Her son took his glove off during the last 3 batters of practice and was just holding it under his arm.  I told him to put his glove back on and that he wasn’t ready.  I was on the 3rd baseline and he was in LF so I wasn’t yelling at her kid. 
 
Any more feedback is appreciated. 

Our response:

I would ignore it and just do what you think is right in terms of playing time/positions. If she does it again, then tell her you would like to speak with her privately. I think I’d also report it to the league just so that they’re aware in the event it becomes an ongoing issue. Real shame what she’s doing to her kid.

New wrinkle to Parents and Playing Time

One of our most-read posts just garnered us question we haven’t heard before. For all the good of social media, there are downsides as well. Parents, don’t use Facebook to complain about your child’s coach. Send and email or pick up the phone. Would you want someone posting a complaint about you at work for all to see? Especially if you didn’t get paid to do your job?

The reader writes:

I just read your article about dealing with parents because one of the mothers of my kids I coach posted a lengthy message on Facebook about her boys playing time.  She was upset that her son had set out 2 innings during our practice game Saturday and that I told him to get his glove on during practice yesterday.  She mentioned on Facebook that he might have a jammed finger but I was unaware of this at practice and nothing was said to me or the other coaches about an injury. 
 
Do you suggest letting this go or should I contact the mother directly?  I had even thought about sharing your article on Facebook without pointing anyone out.  
 
I just want to do what’s best for my team.  I spend countless hours and money trying to make these kids better and have fun.  
Thanks,
Our response:

Thank you for your note.

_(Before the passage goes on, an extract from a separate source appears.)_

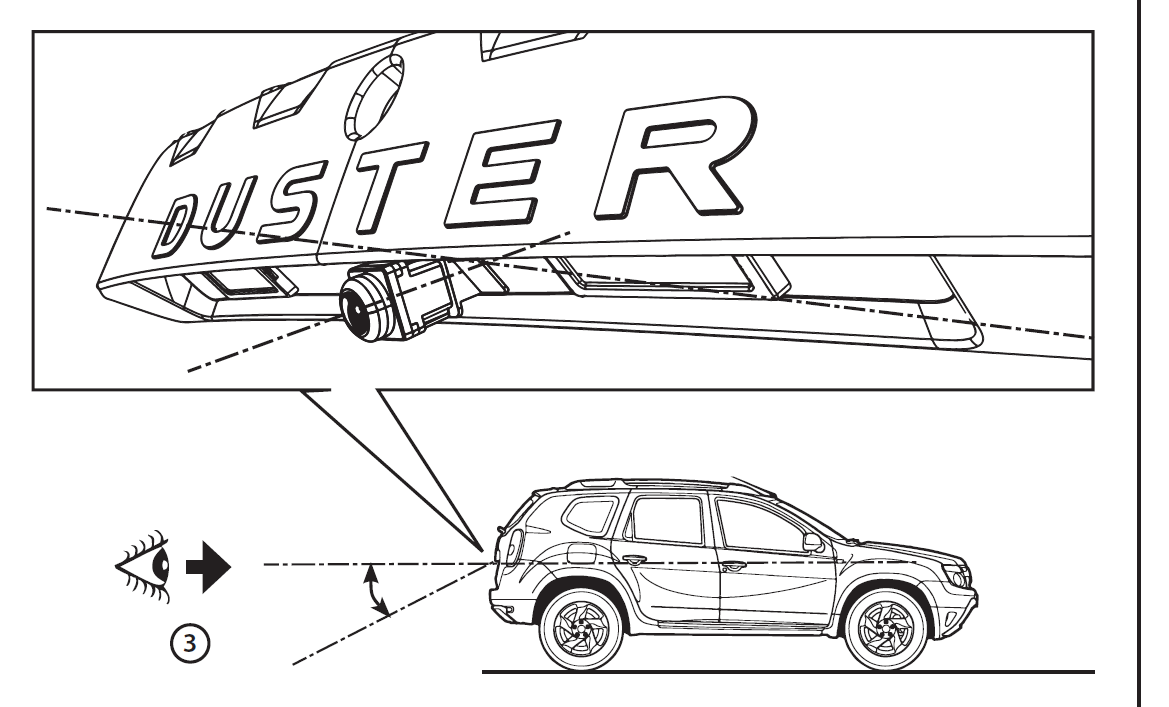 DUSTER

3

I appreciate you reaching out.

Usually when I receive these types of inquiries I always say that I am only hearing one side of the story and that I’d need to hear the other side to be able to make a fair assessment. So I don’t know enough about what type of league this is, whether two innings is standard, and don’t know what this mom’s issue is with you telling her son to put on his glove.  You say the post was lengthy buy only mention two complaints so since I haven’t seen her post I can only assume there is more.

With that said, however, I can answer your question: You absolutely should contact this mother directly and very firmly tell her that her posting a grievance on Facebook was completely inappropriate. Let her know that in the future, you’d appreciate it, if she has an issue, that she  communicate with you privately and that you’d be willing to speak with her about situations that way but that you are not going to address anything via social media. In a perfect world she understands that she shouldn’t have done that, apologizes, and then you can have a conversation from there. My concern is that she doesn’t feel she was wrong and defends her actions. My advice would be to not get into any back and forth on Facebook and if she persists using that as a forum, get the league involved.

Hope this helps and please don’t let one person ruin the experience for you or your team.